The U.S. Food and Drug Administration (FDA) has stated that it will not recall the Pfizer-BioNTech COVID-19 vaccine despite the presence of an undisclosed DNA sequence that leaves behind fragments.
According to an FDA spokesperson, with over a billion doses administered, there have been no identified safety concerns related to the residual DNA. The FDA maintains that the available scientific evidence supports the safety and effectiveness of the mRNA vaccines.
However, the FDA did not provide specific evidence to substantiate its position. The agency’s response came in light of inquiries regarding the inclusion of the Simian Virus 40 (SV40) DNA sequence in the Pfizer-BioNTech shot. The Epoch Times has submitted a Freedom of Information Act request to ascertain when the FDA became aware of this sequence and from whom. The FDA declined expedited processing, citing a lack of “compelling need” for urgent disclosure.
Several international agencies, including Health Canada, have independently confirmed the presence of the DNA sequence, raising questions about why it was not highlighted in regulatory filings by BioNTech. Both BioNTech and Pfizer have not provided responses to these inquiries.

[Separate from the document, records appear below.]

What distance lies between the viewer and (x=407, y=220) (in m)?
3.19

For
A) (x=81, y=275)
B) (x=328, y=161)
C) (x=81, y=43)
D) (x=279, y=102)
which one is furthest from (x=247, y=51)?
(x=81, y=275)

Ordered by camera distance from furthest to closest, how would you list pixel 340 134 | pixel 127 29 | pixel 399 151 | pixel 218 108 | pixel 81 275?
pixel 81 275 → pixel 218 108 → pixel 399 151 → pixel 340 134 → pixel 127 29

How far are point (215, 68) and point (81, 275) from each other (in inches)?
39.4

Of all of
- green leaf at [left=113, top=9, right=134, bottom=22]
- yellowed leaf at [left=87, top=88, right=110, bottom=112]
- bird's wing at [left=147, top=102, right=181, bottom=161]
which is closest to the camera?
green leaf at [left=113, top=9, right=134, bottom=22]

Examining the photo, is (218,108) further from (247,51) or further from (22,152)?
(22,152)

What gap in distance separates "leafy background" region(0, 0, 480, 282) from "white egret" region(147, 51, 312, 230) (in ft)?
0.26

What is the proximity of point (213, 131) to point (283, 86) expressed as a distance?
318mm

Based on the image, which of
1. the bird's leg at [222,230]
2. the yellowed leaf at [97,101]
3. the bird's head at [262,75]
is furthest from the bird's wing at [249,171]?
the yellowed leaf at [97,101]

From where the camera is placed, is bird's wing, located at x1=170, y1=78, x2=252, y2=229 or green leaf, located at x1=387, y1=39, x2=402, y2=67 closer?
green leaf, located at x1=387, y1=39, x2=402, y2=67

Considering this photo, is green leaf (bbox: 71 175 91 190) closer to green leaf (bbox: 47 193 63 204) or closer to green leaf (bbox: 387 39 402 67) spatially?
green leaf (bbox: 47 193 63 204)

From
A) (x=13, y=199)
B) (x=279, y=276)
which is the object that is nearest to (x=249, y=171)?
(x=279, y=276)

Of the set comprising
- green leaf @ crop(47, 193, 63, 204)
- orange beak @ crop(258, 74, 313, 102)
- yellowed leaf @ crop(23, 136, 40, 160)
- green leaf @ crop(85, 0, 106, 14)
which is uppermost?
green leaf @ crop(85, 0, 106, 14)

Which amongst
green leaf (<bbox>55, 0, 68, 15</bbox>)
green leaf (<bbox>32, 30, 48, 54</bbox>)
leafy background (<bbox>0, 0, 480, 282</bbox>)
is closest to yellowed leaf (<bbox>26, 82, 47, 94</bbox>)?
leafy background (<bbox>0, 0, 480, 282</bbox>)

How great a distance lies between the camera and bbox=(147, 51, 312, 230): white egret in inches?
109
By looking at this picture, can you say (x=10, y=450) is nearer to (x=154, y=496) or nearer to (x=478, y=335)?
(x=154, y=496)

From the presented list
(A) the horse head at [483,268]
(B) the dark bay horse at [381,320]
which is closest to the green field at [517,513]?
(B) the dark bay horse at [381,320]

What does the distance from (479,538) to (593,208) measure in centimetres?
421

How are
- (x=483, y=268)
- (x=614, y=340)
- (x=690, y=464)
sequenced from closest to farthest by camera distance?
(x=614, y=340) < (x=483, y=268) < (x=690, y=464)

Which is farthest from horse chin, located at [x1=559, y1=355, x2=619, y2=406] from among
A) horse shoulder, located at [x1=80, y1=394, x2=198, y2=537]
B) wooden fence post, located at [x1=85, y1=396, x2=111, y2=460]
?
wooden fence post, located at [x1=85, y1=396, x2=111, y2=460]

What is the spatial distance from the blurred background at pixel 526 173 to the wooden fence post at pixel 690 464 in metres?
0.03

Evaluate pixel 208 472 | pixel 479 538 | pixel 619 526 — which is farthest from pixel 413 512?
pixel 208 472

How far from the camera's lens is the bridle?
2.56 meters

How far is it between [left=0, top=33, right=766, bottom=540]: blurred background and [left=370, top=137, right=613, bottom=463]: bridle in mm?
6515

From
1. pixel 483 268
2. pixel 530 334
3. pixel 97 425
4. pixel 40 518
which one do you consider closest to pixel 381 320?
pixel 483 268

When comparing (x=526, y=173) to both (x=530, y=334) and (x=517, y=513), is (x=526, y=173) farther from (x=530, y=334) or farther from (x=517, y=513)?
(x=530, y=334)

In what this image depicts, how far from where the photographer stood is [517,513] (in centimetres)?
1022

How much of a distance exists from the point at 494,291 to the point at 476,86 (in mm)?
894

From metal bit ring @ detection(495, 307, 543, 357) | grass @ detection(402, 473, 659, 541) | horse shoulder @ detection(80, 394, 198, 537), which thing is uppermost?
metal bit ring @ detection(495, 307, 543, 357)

The discovery of the inclusion was first made by Kevin McKernan, a former researcher and team leader for the MIT Human Genome Project. McKernan emphasized the need for thorough investigation, stating that without a concerted effort to examine, nothing will be found.
Dr. Robert Malone, a vaccine expert whose work has been referenced by Pfizer, along with other scientists, has voiced concerns about the inclusion of the SV40 DNA sequence. Dr. Malone asserts that this inclusion renders the Pfizer-BioNTech shot “adulterated” and contends that it should be subject to a recall according to federal law.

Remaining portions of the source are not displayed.